**GOAL OF THE EXERCISE:** Reproduce the listing below verbatim, keeping every line as it stands.

Excerpts from a spatial dataset

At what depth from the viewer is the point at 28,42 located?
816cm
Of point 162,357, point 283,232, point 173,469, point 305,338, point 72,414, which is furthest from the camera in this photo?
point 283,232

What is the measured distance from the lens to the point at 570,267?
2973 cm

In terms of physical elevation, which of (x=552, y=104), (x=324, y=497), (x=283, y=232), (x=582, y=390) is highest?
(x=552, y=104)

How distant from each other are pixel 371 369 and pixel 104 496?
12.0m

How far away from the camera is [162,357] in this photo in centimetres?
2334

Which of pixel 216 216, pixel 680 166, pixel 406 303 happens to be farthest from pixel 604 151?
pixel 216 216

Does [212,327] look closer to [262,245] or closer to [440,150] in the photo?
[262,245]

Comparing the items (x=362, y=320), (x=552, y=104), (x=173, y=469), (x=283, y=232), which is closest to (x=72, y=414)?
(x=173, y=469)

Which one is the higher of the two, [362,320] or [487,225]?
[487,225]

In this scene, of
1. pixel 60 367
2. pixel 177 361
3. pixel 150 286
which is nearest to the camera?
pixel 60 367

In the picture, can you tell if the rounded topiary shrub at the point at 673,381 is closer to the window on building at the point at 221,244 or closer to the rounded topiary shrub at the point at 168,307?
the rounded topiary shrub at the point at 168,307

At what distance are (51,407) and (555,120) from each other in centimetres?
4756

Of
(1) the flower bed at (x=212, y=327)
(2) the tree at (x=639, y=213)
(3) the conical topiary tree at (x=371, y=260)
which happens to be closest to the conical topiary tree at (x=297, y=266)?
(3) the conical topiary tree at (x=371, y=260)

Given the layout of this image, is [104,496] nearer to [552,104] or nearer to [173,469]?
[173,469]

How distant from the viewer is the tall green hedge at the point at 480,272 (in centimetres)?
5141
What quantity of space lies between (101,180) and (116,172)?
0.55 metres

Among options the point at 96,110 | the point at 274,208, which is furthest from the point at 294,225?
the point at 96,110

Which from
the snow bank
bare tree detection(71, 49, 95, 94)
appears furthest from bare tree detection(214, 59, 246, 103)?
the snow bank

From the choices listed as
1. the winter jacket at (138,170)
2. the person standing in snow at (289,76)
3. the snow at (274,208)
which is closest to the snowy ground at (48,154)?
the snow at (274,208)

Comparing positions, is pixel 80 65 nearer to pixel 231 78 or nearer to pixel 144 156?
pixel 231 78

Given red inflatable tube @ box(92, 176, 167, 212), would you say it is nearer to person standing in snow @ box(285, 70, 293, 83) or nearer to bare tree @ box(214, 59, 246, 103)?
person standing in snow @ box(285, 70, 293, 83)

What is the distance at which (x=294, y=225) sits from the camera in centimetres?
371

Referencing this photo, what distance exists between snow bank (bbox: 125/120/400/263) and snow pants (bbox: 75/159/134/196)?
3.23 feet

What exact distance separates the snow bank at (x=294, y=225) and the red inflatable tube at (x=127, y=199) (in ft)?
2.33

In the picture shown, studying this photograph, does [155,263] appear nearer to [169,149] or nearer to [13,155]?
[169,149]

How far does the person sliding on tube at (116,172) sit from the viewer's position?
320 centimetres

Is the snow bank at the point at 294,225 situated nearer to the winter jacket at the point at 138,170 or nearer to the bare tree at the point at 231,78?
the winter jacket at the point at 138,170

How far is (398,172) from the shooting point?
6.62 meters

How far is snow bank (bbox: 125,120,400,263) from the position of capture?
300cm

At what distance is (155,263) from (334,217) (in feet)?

**EXERCISE RESULT:**
At what depth from the viewer is the point at 28,42 located?
816cm
Of point 162,357, point 283,232, point 173,469, point 305,338, point 72,414, which is furthest from the camera in this photo?
point 283,232

What is the measured distance from the lens to the point at 570,267?
2973 cm

In terms of physical elevation, which of (x=552, y=104), (x=324, y=497), (x=283, y=232), (x=582, y=390) is highest?
(x=552, y=104)

How distant from each other are pixel 371 369 and pixel 104 496?
12.0m

How far away from the camera is [162,357] in this photo in centimetres?
2334

Which of pixel 216 216, pixel 680 166, pixel 406 303 happens to be farthest from pixel 604 151?
pixel 216 216

Does [212,327] look closer to [262,245] or closer to [440,150] in the photo?
[262,245]

Comparing the items (x=362, y=320), (x=552, y=104), (x=173, y=469), (x=283, y=232), which is closest to (x=72, y=414)?
(x=173, y=469)

Which one is the higher of the two, [362,320] or [487,225]?
[487,225]

In this scene, of
1. pixel 60 367
2. pixel 177 361
3. pixel 150 286
which is nearest to the camera?
pixel 60 367

In the picture, can you tell if the rounded topiary shrub at the point at 673,381 is closer to the window on building at the point at 221,244 or closer to the rounded topiary shrub at the point at 168,307?
the rounded topiary shrub at the point at 168,307

At what distance are (51,407) and (555,120) from each other in centimetres?
4756

Of
(1) the flower bed at (x=212, y=327)
(2) the tree at (x=639, y=213)
(3) the conical topiary tree at (x=371, y=260)
which happens to be closest to the conical topiary tree at (x=297, y=266)?
(3) the conical topiary tree at (x=371, y=260)

Given the layout of this image, is [104,496] nearer to [552,104] or nearer to [173,469]?
[173,469]

How distant from the viewer is the tall green hedge at the point at 480,272 (in centimetres)?
5141
What quantity of space lies between (101,180) and (116,172)?
0.55 metres

Among options the point at 96,110 | the point at 274,208, which is furthest from the point at 294,225?
the point at 96,110

Which from
the snow bank
bare tree detection(71, 49, 95, 94)
appears furthest from bare tree detection(214, 59, 246, 103)?
the snow bank

From the choices listed as
1. the winter jacket at (138,170)
2. the person standing in snow at (289,76)
3. the snow at (274,208)
which is closest to the snowy ground at (48,154)?
the snow at (274,208)

Comparing positions, is pixel 80 65 nearer to pixel 231 78 or nearer to pixel 144 156?
pixel 231 78

Given red inflatable tube @ box(92, 176, 167, 212), would you say it is nearer to person standing in snow @ box(285, 70, 293, 83) or nearer to bare tree @ box(214, 59, 246, 103)?
person standing in snow @ box(285, 70, 293, 83)

What is the distance at which (x=294, y=225) sits from the camera in centimetres?
371

Referencing this photo, what distance exists between snow bank (bbox: 125/120/400/263) and snow pants (bbox: 75/159/134/196)?
3.23 feet

What exact distance separates the snow bank at (x=294, y=225) and the red inflatable tube at (x=127, y=199) (in ft)?
2.33

In the picture shown, studying this photograph, does [155,263] appear nearer to [169,149] or nearer to [13,155]?
[169,149]

How far does the person sliding on tube at (116,172) sit from the viewer's position?
320 centimetres

Is the snow bank at the point at 294,225 situated nearer to the winter jacket at the point at 138,170 or nearer to the bare tree at the point at 231,78?
the winter jacket at the point at 138,170

How far is (398,172) from the shooting point?
6.62 meters

How far is snow bank (bbox: 125,120,400,263) from the position of capture?
300cm

At what distance is (155,263) from (334,217) (in feet)?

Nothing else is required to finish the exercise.